Esperaron un rato y abordaron el bus, estaba vacío; sólo algunos jóvenes y parejas
conversaban en los asientos traseros. Al arrancar, notaron que la carretera era
sumamente recta, rodeada de una sabana que se coronaba en el horizonte con un cielo
de azul profundo, y alguna que otra casa humilde en los prados.

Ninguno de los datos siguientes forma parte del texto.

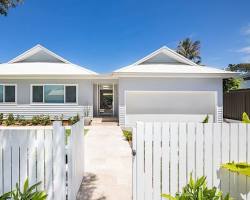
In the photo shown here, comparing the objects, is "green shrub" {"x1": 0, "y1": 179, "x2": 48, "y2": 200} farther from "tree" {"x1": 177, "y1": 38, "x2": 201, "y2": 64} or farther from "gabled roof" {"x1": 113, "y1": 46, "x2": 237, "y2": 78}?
"tree" {"x1": 177, "y1": 38, "x2": 201, "y2": 64}

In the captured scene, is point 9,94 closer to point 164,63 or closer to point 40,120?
point 40,120

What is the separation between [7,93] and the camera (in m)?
14.6

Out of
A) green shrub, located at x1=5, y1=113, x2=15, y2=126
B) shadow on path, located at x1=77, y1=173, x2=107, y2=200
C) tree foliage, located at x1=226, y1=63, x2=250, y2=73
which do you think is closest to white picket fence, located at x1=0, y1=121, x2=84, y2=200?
shadow on path, located at x1=77, y1=173, x2=107, y2=200

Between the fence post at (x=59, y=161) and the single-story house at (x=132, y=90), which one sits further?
the single-story house at (x=132, y=90)

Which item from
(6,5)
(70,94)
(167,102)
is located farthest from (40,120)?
(6,5)

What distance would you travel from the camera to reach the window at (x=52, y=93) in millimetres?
14578

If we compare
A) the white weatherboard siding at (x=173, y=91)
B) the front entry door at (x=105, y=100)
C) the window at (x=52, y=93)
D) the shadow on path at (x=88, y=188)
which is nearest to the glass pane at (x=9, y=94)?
the window at (x=52, y=93)

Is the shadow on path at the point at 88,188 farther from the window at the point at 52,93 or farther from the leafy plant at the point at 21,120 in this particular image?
the leafy plant at the point at 21,120

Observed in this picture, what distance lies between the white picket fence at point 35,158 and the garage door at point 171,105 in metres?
10.6

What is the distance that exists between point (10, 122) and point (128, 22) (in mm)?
14532

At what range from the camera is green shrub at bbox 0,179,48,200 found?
2.69 meters

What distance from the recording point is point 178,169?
10.2 feet

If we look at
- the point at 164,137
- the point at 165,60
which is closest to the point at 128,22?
the point at 165,60

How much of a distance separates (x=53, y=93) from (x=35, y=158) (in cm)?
1250
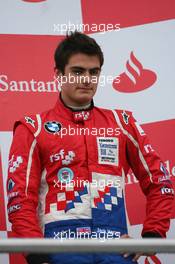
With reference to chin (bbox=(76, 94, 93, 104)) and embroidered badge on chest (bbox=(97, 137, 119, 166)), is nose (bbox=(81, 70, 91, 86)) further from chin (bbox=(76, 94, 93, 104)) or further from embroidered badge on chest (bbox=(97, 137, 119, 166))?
embroidered badge on chest (bbox=(97, 137, 119, 166))

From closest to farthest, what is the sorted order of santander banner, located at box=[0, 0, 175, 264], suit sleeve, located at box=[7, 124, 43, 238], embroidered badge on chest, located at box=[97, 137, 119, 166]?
suit sleeve, located at box=[7, 124, 43, 238] → embroidered badge on chest, located at box=[97, 137, 119, 166] → santander banner, located at box=[0, 0, 175, 264]

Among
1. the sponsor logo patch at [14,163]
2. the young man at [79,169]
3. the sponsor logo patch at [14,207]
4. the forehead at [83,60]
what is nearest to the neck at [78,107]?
the young man at [79,169]

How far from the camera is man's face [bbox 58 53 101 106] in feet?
5.63

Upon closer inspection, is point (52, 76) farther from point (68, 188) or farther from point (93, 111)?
point (68, 188)

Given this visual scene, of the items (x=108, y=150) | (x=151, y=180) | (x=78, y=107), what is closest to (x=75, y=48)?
(x=78, y=107)

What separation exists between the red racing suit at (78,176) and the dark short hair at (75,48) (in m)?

Por algún tiempo, los dos observaban el paisaje. Alberto, recordaba aquellos paseos
que había realizado en su país, donde las vacas pastaban en el llano infinito y de vez
en cuando una tormenta picaba el cielo en dos, un gris oscuro y de repente un azul
suave. Los viajes en aquellas inmensidades eran relajantes para él, sobre todo en su
niñez, cuando imaginaba que podía bajarse del carro y comenzar a recorrer a pie aquella
inmensidad.

Mientras tanto, Carolina sólo tomaba la mano de su chico y sus orejas, una de sus mañas
más placenteras, así se había acostumbrado a dormirse e increíblemente el zumbar del
motor de un carro siempre la ponían somnolienta. Tras unos minutos los dos estaban
durmiendo nuevamente.

Al despertar, se vieron ya en la nueva ciudad. Altos edificios al borde del asfalto negro,
autopistas extensas y más de 30 personas esperando para cruzar un semáforo eran el
ambiente citadino. En el terminal tomaron un taxi y se dirigieron al hotel rápidamente,
se chequearon, fueron a la habitación y tomaron un baño. Mientras se secaban, Alberto
señaló el vientre de Carolina, - Seguramente tienes hambre, vamos a comer -, se vistieron
y salieron nuevamente a la calle.

Los dos estaban vestidos de punta en blanco. Carolina llevaba una blusa
semitransparente, bastante sexy y Alberto, una camisa manga larga color vede.
Recorrieron algunos bulevares hasta que decidieron colarse en un restaurante con
terraza. Comieron, bebieron vino y conversaron largamente acerca de los recuerdos,
cómo iba el viaje hasta el momento y algunos detalles de sus aventuras de cama de la
noche anterior.

Pagaron la cuenta, volvieron a las calles y sin duda quedaron fascinados por aquella
ciudad que al parecer, dormía a medias. Como era diciembre, las largas avenidas eran un
río de luces, con muñecos alusivos a Santa Claus y renos alrededor. La gente caminaba
observando vitrinas de las zonas comerciales, tal vez escogiendo el regalo, que debía
estar al pie del árbol, para esa persona especial.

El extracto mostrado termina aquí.